▶ **Görev**
Kocaeli Sanayi Odası'nın hidrojen üretimiyle ilgili metnini baştan sona, tek harfini bile değiştirmeden yeniden yazın.

▶ **Belge Bölümü**
▬▬▬▬▬▬▬▬▬▬

Kocaeli Sanayi Odası, savunma sanayii için hidrojen üretiyor

Kocaeli Sanayi Odası Başkanı Ayhan Zeytinoğlu, “Hidrojen üretimi için Kocaeli Savunma Sanayi şirketinin de ortak olduğu Hidrojen Sıvılaştırma Sistemleri (HSS) şirketini kurduk. Burada yüzde 99,99 saflıkta hidrojen üretimini sağlayarak, üretilecek olan sıvı hidrojenin havacılık ve savunma sanayiinde kullanılmasını hedefliyoruz. Amacımız Türk savunma sanayiindeki yerlileşme oranını artırmak ve Kocaeli’nde savunma sanayinin gelişimine destek olmak” dedi.

▬▬▬▬▬▬▬▬▬▬

▶ **Toplanan Veriler**
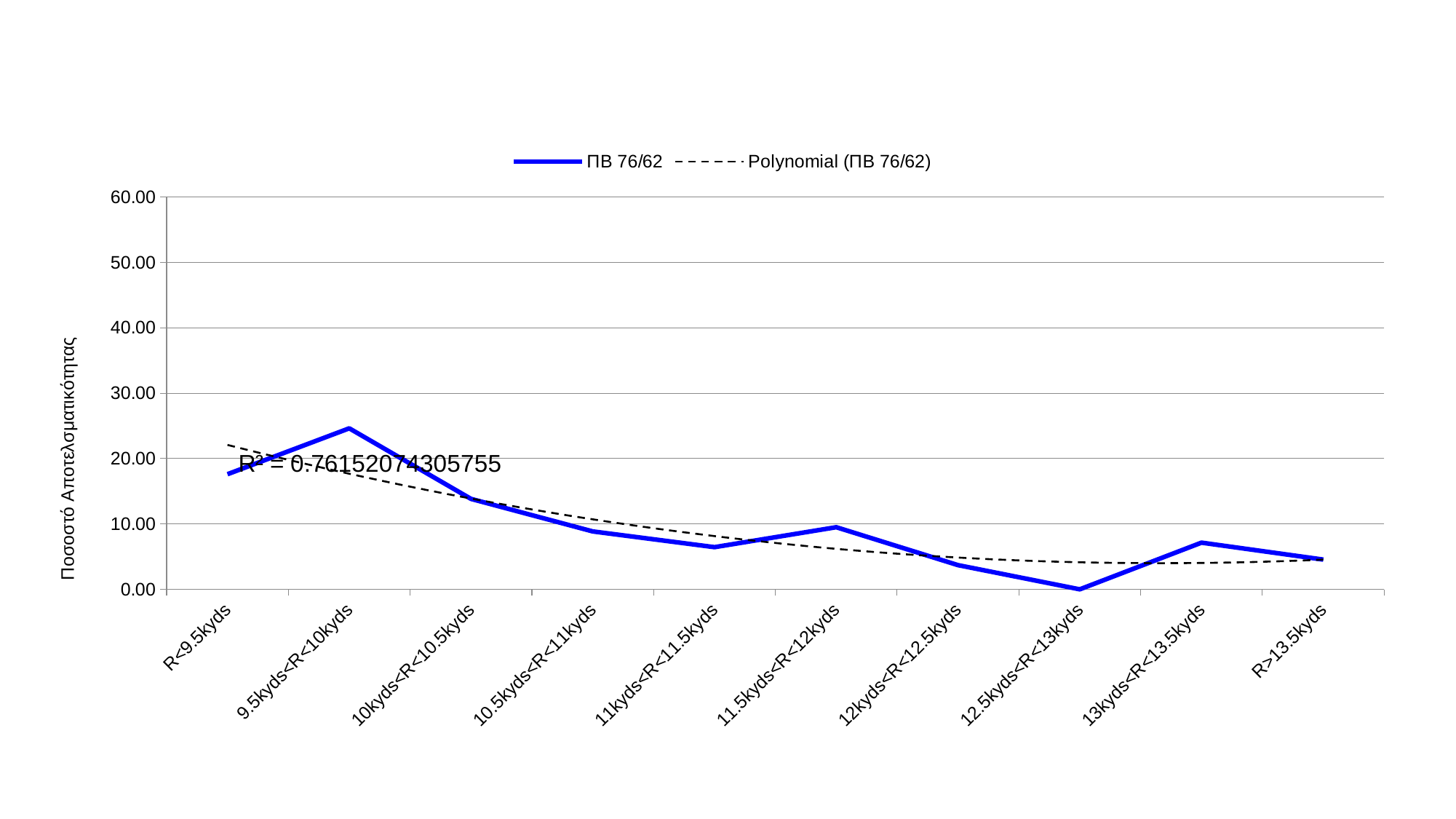
What R² value is printed on the chart? 0.76152074305755 Which is larger for ΠΒ 76/62: the value at R<9.5kyds or the value at 10kyds<R<10.5kyds? R<9.5kyds Which is larger for ΠΒ 76/62: the value at 11.5kyds<R<12kyds or the value at 12.5kyds<R<13kyds? 11.5kyds<R<12kyds Is the value for ΠΒ 76/62 at 12kyds<R<12.5kyds greater or less than 10.00? less How many categories are shown along the x axis? 10 Which category has the lowest value for ΠΒ 76/62? 12.5kyds<R<13kyds Which category has the highest value for ΠΒ 76/62? 9.5kyds<R<10kyds Is the value for ΠΒ 76/62 at 9.5kyds<R<10kyds greater or less than 20.00? greater What kind of chart is shown on the slide? line chart How many entries does the legend list? 2 Overall, do the ΠΒ 76/62 values rise or fall from left to right along the x axis? fall Is the value for ΠΒ 76/62 at R<9.5kyds greater or less than 10.00? greater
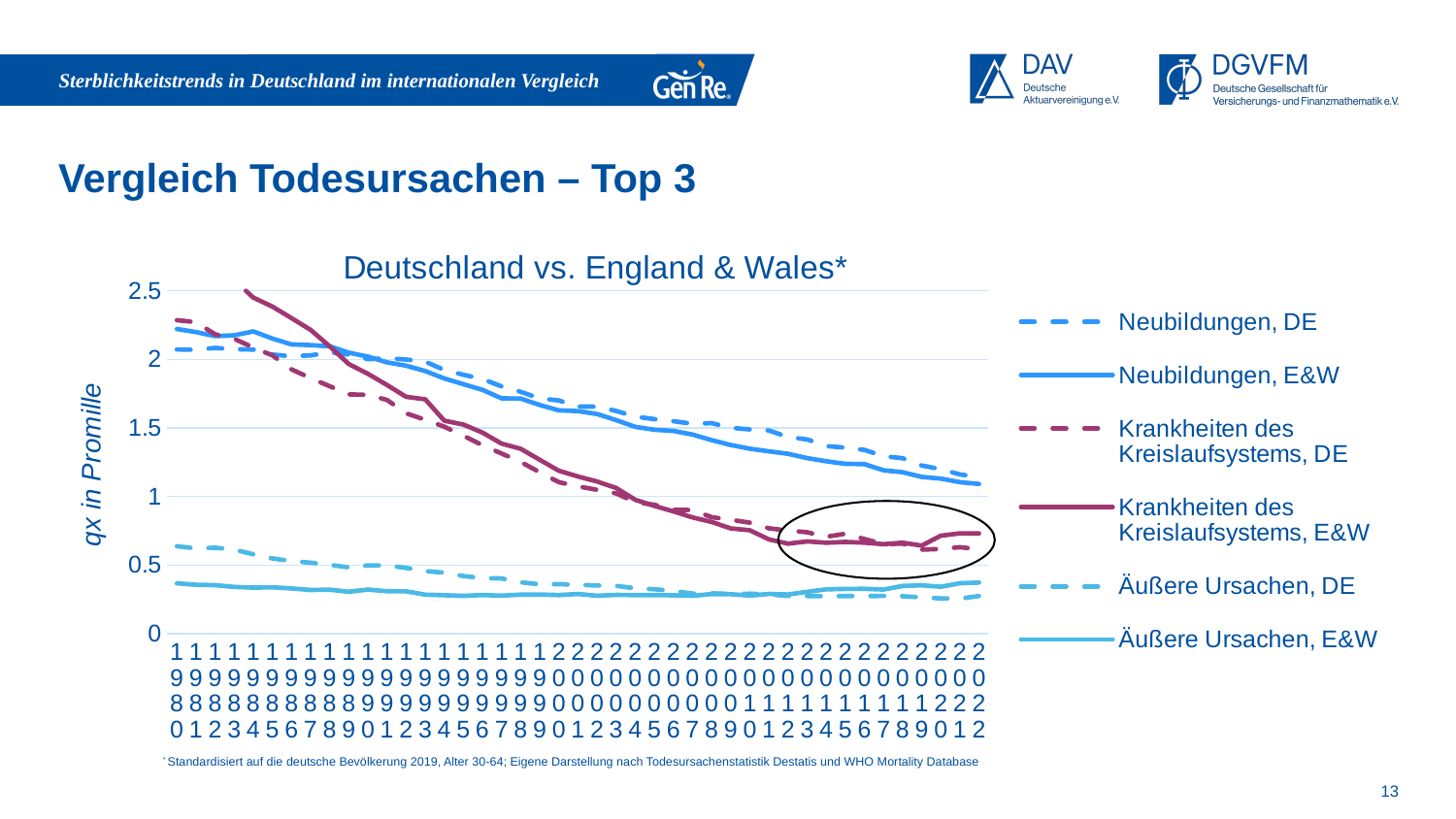
How many series does the legend of the chart list? 6 What is the label of the vertical axis of the chart? qx in Promille Is the value for Krankheiten des Kreislaufsystems, E&W in 1984 greater or less than 2? greater Does the line for Krankheiten des Kreislaufsystems, E&W rise or fall over the period shown? fall Which series has the lowest value in 2022? Äußere Ursachen, DE Is the value for Neubildungen, E&W in 2022 greater or less than 1.5? less In 2000, which is larger: Neubildungen, E&W or Äußere Ursachen, E&W? Neubildungen, E&W What kind of chart is shown on the slide? line chart What is the title of the chart? Deutschland vs. England & Wales* Is the value for Äußere Ursachen, DE in 1980 greater or less than 0.5? greater Does the line for Neubildungen, E&W rise or fall from 1980 to 2022? fall Which series has the highest value at the start of its line, in 1983? Krankheiten des Kreislaufsystems, E&W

▬▬▬▬▬▬▬▬▬▬

▶ **Alıştırma Sonucu**
Kocaeli Sanayi Odası, savunma sanayii için hidrojen üretiyor

Kocaeli Sanayi Odası Başkanı Ayhan Zeytinoğlu, “Hidrojen üretimi için Kocaeli Savunma Sanayi şirketinin de ortak olduğu Hidrojen Sıvılaştırma Sistemleri (HSS) şirketini kurduk. Burada yüzde 99,99 saflıkta hidrojen üretimini sağlayarak, üretilecek olan sıvı hidrojenin havacılık ve savunma sanayiinde kullanılmasını hedefliyoruz. Amacımız Türk savunma sanayiindeki yerlileşme oranını artırmak ve Kocaeli’nde savunma sanayinin gelişimine destek olmak” dedi.